The last of us (HBO, January 15)
One of the most respected names in the history of sports gets an adaptation through this new post-apocalyptic sequel starring Pedro Pascal as Joel, a tough survivor, and Bella Rasmey (Game of Thrones) as Ellie, a teenage girl who may hold the secret to defeating the plague of zombie-like creatures on Earth. The adaptation of the video game does not have a great track record, but the origin of a strong story, a strong cast that includes Anna Torv and Nick Offerman, and the presence of the original writer Neil Druckerman, who works as a producer along with Craig Mazin (Chernobyl), both suggest that this may not be the case. Watch on HBO Max here.
Night Court (Peacock, January 17)
The classic Eighties sitcom returns through a series that brings in a new generation of characters alongside the old pile. Melissa Rauch (How I met your mother) stars as Abby Stone, the daughter of Harry Stone (originally played by the late Harry Anderson) who takes up her old job as a judge in an after-hours courthouse filled with criminal eccentrics. John Larroquette reprises the role that won him multiple Emmys in the original series, Assistant DA Dan Fielding. Check it out at Peacock here.

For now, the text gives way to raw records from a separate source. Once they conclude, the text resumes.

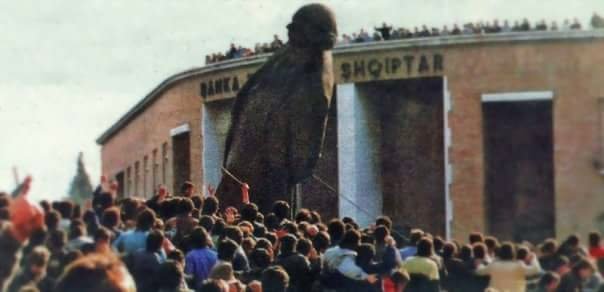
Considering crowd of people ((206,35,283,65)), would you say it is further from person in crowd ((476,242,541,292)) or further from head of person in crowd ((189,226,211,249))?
head of person in crowd ((189,226,211,249))

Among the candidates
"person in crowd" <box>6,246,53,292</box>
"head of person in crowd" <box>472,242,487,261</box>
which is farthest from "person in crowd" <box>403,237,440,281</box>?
"person in crowd" <box>6,246,53,292</box>

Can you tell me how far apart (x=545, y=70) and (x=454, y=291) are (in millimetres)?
14604

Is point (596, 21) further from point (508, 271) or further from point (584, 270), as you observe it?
A: point (584, 270)

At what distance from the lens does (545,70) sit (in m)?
27.2

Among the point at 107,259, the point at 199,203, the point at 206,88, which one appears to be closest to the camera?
the point at 107,259

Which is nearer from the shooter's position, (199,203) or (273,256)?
(273,256)

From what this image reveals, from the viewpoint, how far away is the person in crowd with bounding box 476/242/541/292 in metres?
12.6

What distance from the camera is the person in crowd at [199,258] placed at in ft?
35.8

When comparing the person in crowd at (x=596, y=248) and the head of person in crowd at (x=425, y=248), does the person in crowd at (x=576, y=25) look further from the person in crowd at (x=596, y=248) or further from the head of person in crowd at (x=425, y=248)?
the head of person in crowd at (x=425, y=248)

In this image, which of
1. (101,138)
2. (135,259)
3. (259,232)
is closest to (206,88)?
(101,138)

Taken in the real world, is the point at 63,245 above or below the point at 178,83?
below

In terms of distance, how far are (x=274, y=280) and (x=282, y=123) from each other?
6018 mm

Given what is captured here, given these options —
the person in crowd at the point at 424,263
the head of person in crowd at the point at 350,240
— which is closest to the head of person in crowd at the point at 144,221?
the head of person in crowd at the point at 350,240

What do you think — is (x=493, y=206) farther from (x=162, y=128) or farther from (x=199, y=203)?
(x=199, y=203)
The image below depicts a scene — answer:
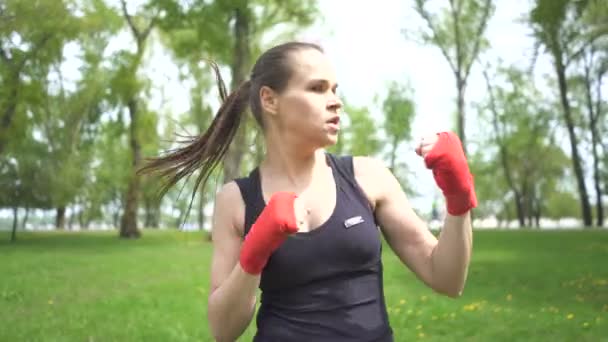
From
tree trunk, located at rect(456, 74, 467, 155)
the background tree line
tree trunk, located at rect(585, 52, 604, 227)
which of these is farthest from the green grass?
tree trunk, located at rect(585, 52, 604, 227)

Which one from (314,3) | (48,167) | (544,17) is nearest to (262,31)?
(314,3)

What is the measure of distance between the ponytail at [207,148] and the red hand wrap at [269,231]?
2.35 feet

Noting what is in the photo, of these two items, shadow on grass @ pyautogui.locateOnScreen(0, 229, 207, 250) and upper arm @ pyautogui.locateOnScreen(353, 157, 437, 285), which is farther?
shadow on grass @ pyautogui.locateOnScreen(0, 229, 207, 250)

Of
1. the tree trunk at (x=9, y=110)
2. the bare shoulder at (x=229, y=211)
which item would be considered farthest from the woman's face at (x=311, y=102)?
the tree trunk at (x=9, y=110)

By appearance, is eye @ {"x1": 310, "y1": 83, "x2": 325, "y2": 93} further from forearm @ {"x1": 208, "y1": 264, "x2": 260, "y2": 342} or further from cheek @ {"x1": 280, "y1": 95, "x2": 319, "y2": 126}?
forearm @ {"x1": 208, "y1": 264, "x2": 260, "y2": 342}

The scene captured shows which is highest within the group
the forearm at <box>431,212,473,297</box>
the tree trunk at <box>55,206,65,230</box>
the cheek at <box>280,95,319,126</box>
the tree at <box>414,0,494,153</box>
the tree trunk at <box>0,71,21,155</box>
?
the tree at <box>414,0,494,153</box>

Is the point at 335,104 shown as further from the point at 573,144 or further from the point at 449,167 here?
the point at 573,144

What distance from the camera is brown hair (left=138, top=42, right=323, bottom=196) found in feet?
8.09

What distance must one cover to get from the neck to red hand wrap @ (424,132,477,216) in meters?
0.47

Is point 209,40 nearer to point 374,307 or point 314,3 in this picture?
point 314,3

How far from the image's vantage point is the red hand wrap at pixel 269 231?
2.01 metres

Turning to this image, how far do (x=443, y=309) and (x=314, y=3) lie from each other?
20705mm

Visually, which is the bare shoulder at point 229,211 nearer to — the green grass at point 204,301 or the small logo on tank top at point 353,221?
the small logo on tank top at point 353,221

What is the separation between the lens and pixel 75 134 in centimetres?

The 1619 Project (Hulu, January 26)
Launched in 2019 to coincide with the 400th anniversary of the first enslaved Africans to arrive in what is now the United States, the 1619 project has evolved into an attempt to examine American history with a renewed emphasis on the establishment of slavery, its lasting impact. the world, and the untold gifts of black Americans. Organized by historian Nikole Hannah-Jones, the project has now been adapted into a six-part series focusing on everything from the political system to American music. Watch with a free trial at Hulu here.
Poker face (Peacock, January 26)
Acting dissatisfied with reviving whodunnit na Knives Outdirector Rian Johnson is now looking to breathe new life into the eccentric-sleuth-solves-a-new-case-every-week TV series made popular in the past decades by similar shows. Columbus. Natasha Lyonne stars as Charlie Cale, a cross-country woman with the gift of being able to tell when someone is lying that accidentally made her a detective. Check it out at Peacock here.
Shotgun Wedding (Prime Video, January 27)
Coming a few months after its theatrical release last summer, this action/rom-com hybrid stars Jennifer Lopez and Josh Duhamel as newlyweds who decide to call it quits before their families are kidnapped. Check out the 30-day free trial of Amazon Prime here.
Infinity Pool (Theatre and VOD, January 27)
It’s been hard to sniff out too many plot twists about the latest film from Brandon Cronenberg (Owner), which will hit theaters soon after premiering at Sundance. But we do know that it stars Mia Goth and Alexander Skarsgård as a couple whose trip to an all-inclusive resort goes awry and, based on Cronenberg’s previous work, will go memorably wrong.
You People (Netflix, January 27)
Black–ish creator Kenya Barris makes his directorial debut with the comedy starring Jonah Hill (who wrote the film with Barris) as Ezra, a Jewish Los Angeleno who wants to marry a woman named Amira (Lauren London). Perhaps getting in the way: their parents, played by Eddie Murphy, Nia Long, Julia Louis-Dreyfus, and David Duchovny. Watch on Netflix here.
Decreasing (Apple TV+, January 27)
In a new comedy created by Bill Lawrence, Brett Goldstein and Jason Segel, Segel plays a therapist whose sadness causes him to stop talking to his patients. The talent behind the scenes, which includes director James Ponsoldt (The End of the Journey) is fun, and so is the cast, which includes Harrison Ford and Jessica Williams. Check out a free trial of Apple TV+ here.